Request A:
Does each of these statements agree with the binary search page? Answer yes or no for each and quote the words that decide it. (i) The problem is rated Easy. (ii) When the target is not found, the function returns -1. (iii) The estimated time to complete is 20 minutes.
Request B:
In the happy case on the binary search page, at what index is the target value 3 located?

Source text:
------------------------------------------------------------
Codepath

Binary Search I

Unit 7 Session 1 (Click for link to problem statements)

Problem Highlights

  • 💡 Difficulty: Medium
  • Time to complete: 10 mins
  • 🛠️ Topics: Binary Search, Iterative Algorithms, Arrays

1: U-nderstand

Understand what the interviewer is asking for by using test cases and questions about the problem.

  • Established a set (2-3) of test cases to verify their own solution later.
  • Established a set (1-2) of edge cases to verify their solution handles complexities.
  • Have fully understood the problem and have no clarifying questions.
  • Have you verified any Time/Space Constraints for this problem?
  • Q: What should be returned if the target is not found in the list?
    • A: The function should return -1 indicating that the target is not present.
HAPPY CASE
Input: lst = [1, 2, 3, 4, 5], target = 3
Output: 2
Explanation: The target value 3 is located at index 2.

EDGE CASE
Input: lst = [1, 2, 3, 4, 5], target = 6
Output: -1
Explanation: The target value 6 is not in the list.

2: M-atch

Match what this problem looks like to known categories of problems, e.g. Linked List or Dynamic Programming, and strategies or patterns in those categories.
------------------------------------------------------------
Recorded information:
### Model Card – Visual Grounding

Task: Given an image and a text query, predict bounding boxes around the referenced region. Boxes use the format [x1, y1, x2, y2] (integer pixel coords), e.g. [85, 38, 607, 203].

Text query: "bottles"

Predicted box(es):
------------------------------------------------------------
Correct response A:
(i) No: "Difficulty: Medium"
(ii) Yes: "The function should return -1 indicating that the target is not present."
(iii) No: "Time to complete: 10 mins"

Correct response B:
Index 2.